For families struggling with this issue, I suggest a thought experiment. Ask yourself this set of questions: knowing everything that you do about your child, can you imagine an environment – a world – in which their profile would be adaptive? A world in which their way of thinking, learning, and relating to other people would be an asset rather than a liability? Is such a world feasible? Would it be desirable?

Consider two examples:

Kate is a girl diagnosed with ADHD. She loves sports and works hard to be a good soccer player and she has a good group of close friends, but she hates school and struggles to get C’s. She is frequently in trouble for talking in class, failing to turn in assignments, etc. Ask yourself, what would a world that worked for Kate look like? Perhaps it would be a world in which people spent much of the day outdoors engaged in vigorous physical activity. A world in which the environment was variable and unpredictable, requiring one to do things differently one day than they had the day before. An environment in which advanced literacy skills are optional save for a small group of professionals, but tight social relationships are critical.
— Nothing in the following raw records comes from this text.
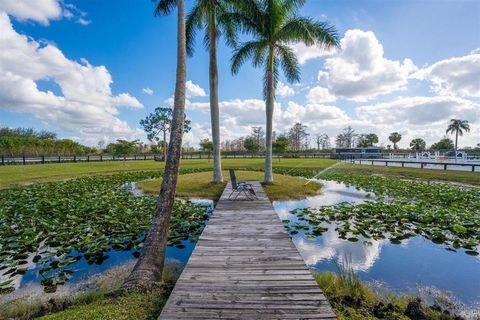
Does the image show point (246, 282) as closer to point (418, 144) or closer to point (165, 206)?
point (165, 206)

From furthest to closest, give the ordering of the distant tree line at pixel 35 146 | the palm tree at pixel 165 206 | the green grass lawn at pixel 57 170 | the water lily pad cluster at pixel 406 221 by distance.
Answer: the distant tree line at pixel 35 146, the green grass lawn at pixel 57 170, the water lily pad cluster at pixel 406 221, the palm tree at pixel 165 206

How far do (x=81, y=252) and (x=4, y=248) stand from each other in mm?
1598

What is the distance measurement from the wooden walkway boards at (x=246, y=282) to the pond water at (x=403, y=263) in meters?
1.10

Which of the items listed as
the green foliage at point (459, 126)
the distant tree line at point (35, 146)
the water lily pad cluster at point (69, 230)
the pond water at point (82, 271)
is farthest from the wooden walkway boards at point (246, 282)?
the green foliage at point (459, 126)

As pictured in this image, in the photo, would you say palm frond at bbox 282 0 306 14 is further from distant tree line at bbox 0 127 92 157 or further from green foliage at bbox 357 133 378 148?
green foliage at bbox 357 133 378 148

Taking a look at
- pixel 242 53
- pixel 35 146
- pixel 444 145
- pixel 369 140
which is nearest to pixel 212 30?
pixel 242 53

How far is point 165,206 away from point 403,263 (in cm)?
498

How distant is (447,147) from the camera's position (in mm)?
70125

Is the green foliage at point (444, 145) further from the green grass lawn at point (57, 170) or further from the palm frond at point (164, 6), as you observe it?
the palm frond at point (164, 6)

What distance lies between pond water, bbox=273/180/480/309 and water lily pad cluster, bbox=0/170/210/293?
3.23 meters

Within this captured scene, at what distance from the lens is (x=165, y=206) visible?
15.8 feet

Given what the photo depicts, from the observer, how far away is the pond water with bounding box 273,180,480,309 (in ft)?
13.5

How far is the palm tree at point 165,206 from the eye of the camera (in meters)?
3.90

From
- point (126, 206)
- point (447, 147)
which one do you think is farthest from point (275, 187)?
point (447, 147)
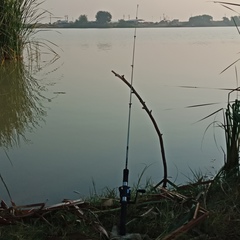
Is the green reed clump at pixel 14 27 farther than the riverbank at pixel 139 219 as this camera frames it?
Yes

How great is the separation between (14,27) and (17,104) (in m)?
2.23

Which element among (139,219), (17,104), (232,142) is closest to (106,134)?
(232,142)

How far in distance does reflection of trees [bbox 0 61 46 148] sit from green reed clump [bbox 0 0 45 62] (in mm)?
356

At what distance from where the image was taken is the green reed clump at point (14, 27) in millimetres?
5336

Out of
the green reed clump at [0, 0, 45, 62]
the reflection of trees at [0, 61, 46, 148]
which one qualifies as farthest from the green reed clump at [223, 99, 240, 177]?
the green reed clump at [0, 0, 45, 62]

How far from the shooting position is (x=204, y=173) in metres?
2.20

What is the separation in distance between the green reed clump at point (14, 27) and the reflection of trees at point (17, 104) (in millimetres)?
356

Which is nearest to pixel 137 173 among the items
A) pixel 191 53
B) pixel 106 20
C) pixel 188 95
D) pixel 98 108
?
pixel 98 108

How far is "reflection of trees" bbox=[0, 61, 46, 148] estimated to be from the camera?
277 cm

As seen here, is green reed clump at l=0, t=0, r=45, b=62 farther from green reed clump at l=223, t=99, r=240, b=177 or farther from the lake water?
green reed clump at l=223, t=99, r=240, b=177

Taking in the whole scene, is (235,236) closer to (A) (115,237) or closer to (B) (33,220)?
(A) (115,237)

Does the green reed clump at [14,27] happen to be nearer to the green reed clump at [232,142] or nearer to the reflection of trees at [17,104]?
the reflection of trees at [17,104]

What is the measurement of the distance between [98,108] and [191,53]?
3215 millimetres

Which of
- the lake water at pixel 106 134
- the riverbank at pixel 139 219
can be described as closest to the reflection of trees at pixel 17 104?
the lake water at pixel 106 134
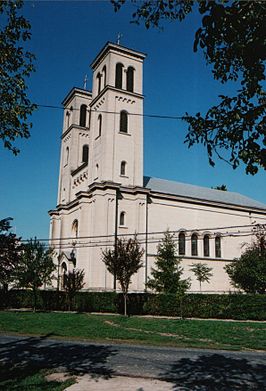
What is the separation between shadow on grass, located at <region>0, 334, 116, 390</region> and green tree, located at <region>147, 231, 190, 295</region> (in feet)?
71.0

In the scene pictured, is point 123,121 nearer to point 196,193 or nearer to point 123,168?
point 123,168

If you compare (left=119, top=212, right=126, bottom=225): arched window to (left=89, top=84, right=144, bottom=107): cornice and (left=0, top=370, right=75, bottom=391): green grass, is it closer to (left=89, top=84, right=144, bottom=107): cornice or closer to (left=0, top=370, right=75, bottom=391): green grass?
(left=89, top=84, right=144, bottom=107): cornice

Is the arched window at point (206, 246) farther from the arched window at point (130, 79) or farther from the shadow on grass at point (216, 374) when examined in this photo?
the shadow on grass at point (216, 374)

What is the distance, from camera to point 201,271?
129ft

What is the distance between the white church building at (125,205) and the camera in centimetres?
3638

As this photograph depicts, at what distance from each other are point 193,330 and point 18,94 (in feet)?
50.0

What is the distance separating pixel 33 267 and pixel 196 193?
23575 mm

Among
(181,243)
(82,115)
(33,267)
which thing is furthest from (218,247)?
(82,115)

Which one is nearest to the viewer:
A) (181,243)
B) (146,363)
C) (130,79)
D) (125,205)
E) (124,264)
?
(146,363)

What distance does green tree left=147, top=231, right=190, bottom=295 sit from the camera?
1384 inches

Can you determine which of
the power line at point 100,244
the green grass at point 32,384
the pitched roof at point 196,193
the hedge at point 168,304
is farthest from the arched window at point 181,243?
the green grass at point 32,384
Does this world sound feasible? Sure, this is probably what the world was like for much of human history! Small farming communities or groups of hunter/gatherers probably lived in settings which basically met these criteria. Does it sound desirable? For many people it probably sounds idyllic.

Now consider Paul. He has been diagnosed with High Functioning Autism. He has no close social relationships, even with family members. He is versatile with computers and other forms of technology but has trouble navigating even routine social interactions, such as making a purchase in a store or ordering in a restaurant. He adheres to a very consistent routine but any departure from expectations is met with great anxiety and upset and derails the entire day. Ask yourself, what would a world designed for Paul look like? Perhaps it would be a world in which human interaction was negligible, or heavily mediated by computers. A world in which our needs were met not by engaging and forming relationships with other people, but through inanimate technological systems. A world in which there was almost total consistency day-to-day and week-to-week, with no unexpected deviation.

Is such a world even theoretically possible? Has it ever existed? More importantly, even if we could create it would we want to? Or does it sounds like some dystopia out of a science fiction novel?

Thoughtful people will disagree on these points. The process of thinking this through inevitably involves value judgments, as the above examples make clear. Moreover, parents and teachers who are up to their elbows in the day-to-day struggle of helping a child such as Kate through middle school are likely to be inclined to remark: “it’s great that she would have been a happy and healthy kid in a 19th century farming community, but this is 2013 and we have 8th grade math to worry about!”

This is a fair point, but there is still value in clarifying our thinking in this area. It will help us to understand and empathize with our children. It will also help to frame our goals and expectations for their future. Kate’s parents might reasonably say to themselves that they have a hard road to get her through middle school, but that ultimately she will find an environment better suited to her profile and will be positioned to thrive. Paul’s parents, on the other hand, may be concerned that, regardless of his technical competencies, it will be difficult for him to find an environment that allows him to succeed, and will concentrate on intensive interventions to build his social skills and flexibility while he is young.

While not an easy one, the “disability vs. difference” conversation is one which will often families to better understand their children and to plan for their future and in many cases it is one worth having.